My wife and I returned to Houston in 1988, after ten years in east Texas. That was just before Houston's enonomy started picking up again. By then every neighborhood in the county had foreclosed homes everywhere. By the thousands. We thought we could pick up a foreclosure at a bargain price, but after several weeks of looking at trashed out houses we gave up on that idea.

So we decided to shop for a new house, even though most name-brand home builders had ratcheted down to almost nothing to get through those times. We were looking in the CyFair ISD, and we finally found a small General Homes area named Sommerall West behind Langham Creek HS that still had some model homes and a sales office.

We were stunned to learn we could get a new home for less than most of the foreclosures in the same general area, so we bought one. For 68,500 dollars. That was in May of 88. After we picked our 2100 sq. foot floor plan and the empty lot, it took General Homes more than three months to build the house. That was because there were almost NO carpenters or house contractors in Houston at that time. Most had moved on to other cities not as hard hit by the oil bust.

» **Data block**:
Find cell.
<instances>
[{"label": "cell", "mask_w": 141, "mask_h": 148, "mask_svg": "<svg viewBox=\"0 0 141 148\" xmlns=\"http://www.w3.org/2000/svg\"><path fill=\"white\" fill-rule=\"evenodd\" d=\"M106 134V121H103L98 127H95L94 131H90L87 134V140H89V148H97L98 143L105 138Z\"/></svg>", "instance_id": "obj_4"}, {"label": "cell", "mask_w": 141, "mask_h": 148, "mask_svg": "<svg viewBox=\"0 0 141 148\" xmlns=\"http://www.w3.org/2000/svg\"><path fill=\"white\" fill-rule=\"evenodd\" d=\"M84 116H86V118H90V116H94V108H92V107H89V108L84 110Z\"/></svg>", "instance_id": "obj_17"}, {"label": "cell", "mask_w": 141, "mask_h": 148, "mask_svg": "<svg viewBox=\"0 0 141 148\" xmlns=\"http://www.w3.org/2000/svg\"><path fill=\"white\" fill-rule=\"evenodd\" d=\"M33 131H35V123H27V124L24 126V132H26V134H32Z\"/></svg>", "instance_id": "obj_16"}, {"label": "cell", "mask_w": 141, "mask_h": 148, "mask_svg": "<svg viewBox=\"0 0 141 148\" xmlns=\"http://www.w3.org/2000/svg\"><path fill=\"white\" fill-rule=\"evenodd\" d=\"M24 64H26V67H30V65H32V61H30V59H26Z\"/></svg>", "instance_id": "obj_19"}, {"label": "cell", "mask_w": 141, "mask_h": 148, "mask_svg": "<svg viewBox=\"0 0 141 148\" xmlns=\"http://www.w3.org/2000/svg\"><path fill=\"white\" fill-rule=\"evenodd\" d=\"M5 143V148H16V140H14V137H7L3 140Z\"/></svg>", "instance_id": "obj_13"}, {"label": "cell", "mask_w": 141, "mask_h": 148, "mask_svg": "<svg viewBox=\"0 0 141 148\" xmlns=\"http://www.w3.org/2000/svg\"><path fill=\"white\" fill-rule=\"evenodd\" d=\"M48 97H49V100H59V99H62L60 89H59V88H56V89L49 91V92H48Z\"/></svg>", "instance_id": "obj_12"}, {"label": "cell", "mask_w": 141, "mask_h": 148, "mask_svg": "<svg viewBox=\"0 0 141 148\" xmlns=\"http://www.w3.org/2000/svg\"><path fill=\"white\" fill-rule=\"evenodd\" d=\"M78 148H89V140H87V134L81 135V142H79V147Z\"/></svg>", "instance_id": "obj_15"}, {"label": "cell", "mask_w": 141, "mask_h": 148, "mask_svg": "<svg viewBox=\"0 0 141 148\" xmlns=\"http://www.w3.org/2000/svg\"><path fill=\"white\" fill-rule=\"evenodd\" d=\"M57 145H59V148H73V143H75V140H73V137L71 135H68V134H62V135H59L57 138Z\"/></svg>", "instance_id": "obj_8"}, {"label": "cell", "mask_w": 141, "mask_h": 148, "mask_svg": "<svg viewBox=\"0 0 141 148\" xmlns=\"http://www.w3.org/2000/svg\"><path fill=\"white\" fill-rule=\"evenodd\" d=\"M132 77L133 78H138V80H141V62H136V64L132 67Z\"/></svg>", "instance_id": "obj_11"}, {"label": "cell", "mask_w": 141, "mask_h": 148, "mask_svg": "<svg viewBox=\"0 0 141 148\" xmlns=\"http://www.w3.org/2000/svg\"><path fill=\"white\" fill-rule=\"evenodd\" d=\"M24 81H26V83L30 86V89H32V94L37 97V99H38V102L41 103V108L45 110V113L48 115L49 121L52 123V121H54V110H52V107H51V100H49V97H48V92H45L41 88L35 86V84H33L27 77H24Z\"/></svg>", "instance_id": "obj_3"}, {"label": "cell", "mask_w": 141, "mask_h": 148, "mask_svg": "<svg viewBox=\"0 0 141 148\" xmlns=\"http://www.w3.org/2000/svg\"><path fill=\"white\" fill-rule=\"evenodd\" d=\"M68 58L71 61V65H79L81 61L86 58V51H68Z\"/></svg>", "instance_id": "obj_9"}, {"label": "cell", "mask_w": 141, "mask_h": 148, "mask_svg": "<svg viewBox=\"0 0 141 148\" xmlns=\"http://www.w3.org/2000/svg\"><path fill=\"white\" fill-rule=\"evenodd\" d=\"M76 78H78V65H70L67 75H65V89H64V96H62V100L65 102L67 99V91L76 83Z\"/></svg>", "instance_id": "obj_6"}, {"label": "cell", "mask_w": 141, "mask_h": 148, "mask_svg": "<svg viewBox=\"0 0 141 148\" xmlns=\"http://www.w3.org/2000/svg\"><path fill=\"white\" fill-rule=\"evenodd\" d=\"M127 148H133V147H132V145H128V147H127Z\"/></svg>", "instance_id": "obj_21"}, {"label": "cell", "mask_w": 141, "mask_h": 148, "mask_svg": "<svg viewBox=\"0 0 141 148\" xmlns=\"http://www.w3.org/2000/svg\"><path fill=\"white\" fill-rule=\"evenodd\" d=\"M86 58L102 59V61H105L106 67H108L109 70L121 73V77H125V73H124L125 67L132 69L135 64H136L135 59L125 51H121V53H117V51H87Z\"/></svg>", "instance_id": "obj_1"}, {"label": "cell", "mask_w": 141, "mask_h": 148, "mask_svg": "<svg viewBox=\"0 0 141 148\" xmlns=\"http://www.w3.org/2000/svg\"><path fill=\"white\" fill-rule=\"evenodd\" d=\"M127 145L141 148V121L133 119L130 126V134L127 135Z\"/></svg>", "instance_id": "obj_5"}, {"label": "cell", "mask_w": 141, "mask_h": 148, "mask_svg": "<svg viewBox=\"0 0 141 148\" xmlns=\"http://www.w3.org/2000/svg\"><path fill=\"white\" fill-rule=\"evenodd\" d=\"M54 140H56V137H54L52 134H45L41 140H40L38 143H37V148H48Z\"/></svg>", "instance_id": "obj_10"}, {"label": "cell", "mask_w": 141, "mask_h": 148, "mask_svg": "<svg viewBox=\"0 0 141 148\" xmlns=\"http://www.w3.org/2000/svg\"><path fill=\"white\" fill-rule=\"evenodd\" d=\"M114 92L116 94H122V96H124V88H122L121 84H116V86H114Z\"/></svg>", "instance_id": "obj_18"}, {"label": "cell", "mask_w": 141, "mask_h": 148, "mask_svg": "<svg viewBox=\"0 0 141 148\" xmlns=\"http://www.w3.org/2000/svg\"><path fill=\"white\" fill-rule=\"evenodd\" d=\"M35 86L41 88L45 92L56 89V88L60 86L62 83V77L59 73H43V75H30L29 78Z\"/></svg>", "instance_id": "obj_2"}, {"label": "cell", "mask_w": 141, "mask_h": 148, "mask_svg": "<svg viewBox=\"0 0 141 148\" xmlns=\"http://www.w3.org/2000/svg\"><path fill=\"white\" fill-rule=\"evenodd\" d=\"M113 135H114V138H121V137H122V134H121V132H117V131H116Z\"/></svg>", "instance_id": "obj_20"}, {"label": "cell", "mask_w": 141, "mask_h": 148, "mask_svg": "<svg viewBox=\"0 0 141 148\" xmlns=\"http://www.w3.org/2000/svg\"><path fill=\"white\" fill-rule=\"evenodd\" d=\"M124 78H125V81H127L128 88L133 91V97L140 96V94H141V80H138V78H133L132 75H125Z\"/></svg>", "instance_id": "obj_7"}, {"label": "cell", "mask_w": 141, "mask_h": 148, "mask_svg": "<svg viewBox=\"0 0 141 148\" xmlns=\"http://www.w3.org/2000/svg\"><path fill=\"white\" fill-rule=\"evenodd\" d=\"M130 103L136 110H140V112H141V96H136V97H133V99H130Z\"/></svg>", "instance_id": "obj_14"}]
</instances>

» **Given task**:
Answer these questions from the account of buying a house in Houston:
1. What price was paid for the new house?
2. Which high school was the Sommerall West area located behind?
3. Why did it take General Homes more than three months to build the house?
The material was collected from a separate source and has no connection to the text.

» **Result below**:
1. 68,500 dollars.
2. Langham Creek HS.
3. There were almost no carpenters or house contractors in Houston at that time.